If the total cost of constructing, operating and maintaining the building is
N350 million, only 15% of the cost goes to design, plan and erecting the
building which is N52, 500,000. This is what the Chief Executive Officers and Captains
of industries focus on, neglecting the whole junk of about N298 million of
maintenance cost.”
Failure
to pledge the remaining 85% to operations, maintenance, repair or replacement
of materials always subject building to environmental, political, economic and
social forces, which would have significant impact on the health and well-being
of people and technologies in the building.
There
is every propensity for FM industry in Nigeria to be at par with those in
Ghana, South Africa and Kenya when FM practitioners work together with other
built environment practitioners during building designs. We need to provoke the
thoughts of the Engineers, Architects and other professionals on their designs
model, processes, and outcomes.
By the
time FM’s practitioners are recognised as part of key professionals for
building and other facilities construction, FM will grow at its own pace in
Nigeria, mostly in Lagos and Abuja, where new buildings and facilities emerge
every day. Besides, we really need to go sustainable way in terms of factoring
environmental, social and political issues in the project concept, in the way
of building and maintaining facilities towards rapid growth.
By
2030, global leaders want people and businesses to be in sustainable cities.

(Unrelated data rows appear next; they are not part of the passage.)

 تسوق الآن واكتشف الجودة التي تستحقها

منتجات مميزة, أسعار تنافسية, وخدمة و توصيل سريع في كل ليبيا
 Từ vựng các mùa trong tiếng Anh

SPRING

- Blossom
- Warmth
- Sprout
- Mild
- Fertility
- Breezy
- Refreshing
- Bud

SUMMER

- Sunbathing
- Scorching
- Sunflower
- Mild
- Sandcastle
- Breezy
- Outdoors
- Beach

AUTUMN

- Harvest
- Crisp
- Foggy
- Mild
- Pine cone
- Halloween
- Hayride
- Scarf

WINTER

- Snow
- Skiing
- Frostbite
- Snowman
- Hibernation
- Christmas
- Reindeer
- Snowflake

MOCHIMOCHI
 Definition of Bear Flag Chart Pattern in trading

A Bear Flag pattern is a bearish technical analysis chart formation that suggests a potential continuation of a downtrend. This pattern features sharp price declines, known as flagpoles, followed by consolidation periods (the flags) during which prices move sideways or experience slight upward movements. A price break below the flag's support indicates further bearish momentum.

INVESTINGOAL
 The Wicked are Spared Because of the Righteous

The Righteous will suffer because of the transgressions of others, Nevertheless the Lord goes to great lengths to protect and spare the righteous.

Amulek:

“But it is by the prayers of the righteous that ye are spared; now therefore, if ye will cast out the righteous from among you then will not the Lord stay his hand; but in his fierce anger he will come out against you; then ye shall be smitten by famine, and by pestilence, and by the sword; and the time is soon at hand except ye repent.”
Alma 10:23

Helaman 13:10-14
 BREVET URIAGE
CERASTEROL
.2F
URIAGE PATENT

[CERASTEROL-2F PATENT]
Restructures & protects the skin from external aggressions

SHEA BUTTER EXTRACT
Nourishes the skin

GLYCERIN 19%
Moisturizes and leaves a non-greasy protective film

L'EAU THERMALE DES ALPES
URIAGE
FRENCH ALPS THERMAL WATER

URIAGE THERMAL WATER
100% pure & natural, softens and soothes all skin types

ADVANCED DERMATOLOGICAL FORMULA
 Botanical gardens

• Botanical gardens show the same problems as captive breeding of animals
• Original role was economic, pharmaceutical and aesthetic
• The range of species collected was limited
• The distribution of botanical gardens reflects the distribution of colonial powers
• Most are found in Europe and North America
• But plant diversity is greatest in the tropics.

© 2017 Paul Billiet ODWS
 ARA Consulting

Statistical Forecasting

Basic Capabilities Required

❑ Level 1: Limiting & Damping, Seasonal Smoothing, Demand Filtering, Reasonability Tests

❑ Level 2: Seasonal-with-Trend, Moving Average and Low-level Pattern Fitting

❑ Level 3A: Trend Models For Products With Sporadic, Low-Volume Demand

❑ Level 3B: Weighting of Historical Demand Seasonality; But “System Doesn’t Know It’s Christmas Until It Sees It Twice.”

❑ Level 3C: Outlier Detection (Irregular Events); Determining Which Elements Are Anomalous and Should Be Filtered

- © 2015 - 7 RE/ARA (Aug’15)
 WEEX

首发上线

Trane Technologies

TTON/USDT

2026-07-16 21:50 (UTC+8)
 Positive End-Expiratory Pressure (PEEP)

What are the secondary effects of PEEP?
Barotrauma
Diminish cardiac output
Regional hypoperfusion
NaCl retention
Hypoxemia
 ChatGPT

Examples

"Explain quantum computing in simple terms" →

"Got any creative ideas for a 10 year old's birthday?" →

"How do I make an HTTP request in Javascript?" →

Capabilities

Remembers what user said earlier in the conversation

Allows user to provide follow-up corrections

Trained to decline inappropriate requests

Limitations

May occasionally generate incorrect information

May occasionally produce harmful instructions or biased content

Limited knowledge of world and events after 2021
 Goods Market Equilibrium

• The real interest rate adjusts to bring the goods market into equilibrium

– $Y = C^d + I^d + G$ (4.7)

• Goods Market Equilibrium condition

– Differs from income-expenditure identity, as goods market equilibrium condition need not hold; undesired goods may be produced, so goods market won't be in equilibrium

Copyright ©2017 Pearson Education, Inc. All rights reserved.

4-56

Considering the present growth of FM in Nigeria and few years to attain
sustainable cities goal, how do you think FM companies could be part of the stakeholders
that will contribute to the goal realization?
Sustainable cities can only
be achieved with green buildings and Smart buildings, at the moment we only
have 2 building with LEED certified, hence we might not meet the target of the
global leaders. For now, we need to
start building smart buildings, a building driven by technologies. May be, in few decades, such reality could be
seen. By then, FM management training institutes and schools will need to
start training on smart technologies and facilities maintenance. Beyond this, sustainable
cities could also be possible when companies and practitioners embrace smart
technologies, people and processes. In sustainable cities as envisage by the
global leaders, facilities must be in smart conditions, connecting with the
people seamlessly. To achieve this, FM companies in Nigeria must move beyond
appropriating analogue technologies and conventional processes to smart devices
and processes that linked with people on-site and off-site digitally.
Do
you subscribe to the notion that FM industry is knowledge based more than
resource based?
Yes, the FM industry is a
knowledge base, and a lot of FM practitioners are yet to be aware of that.
They see FM as just the repairing and servicing of equipment. The industry has
transitioned to more of business management in alignment with built environment.
Apart from this, every FM practitioner needs to be knowledgeable about specific
processes and procedures required for solving clients’ issues. The approach of
having many people with different skills and knowledge, solving a single issue
has gone. FM has been redefined in advanced world to having one personnel with
an integrated skills and knowledge for effective sustainable solutions
delivery. That is why it is necessary for FM companies in Nigeria to train and
retrain their employees. Practitioners also need to learn, relearn and unlearn
every time to align with the best global practices.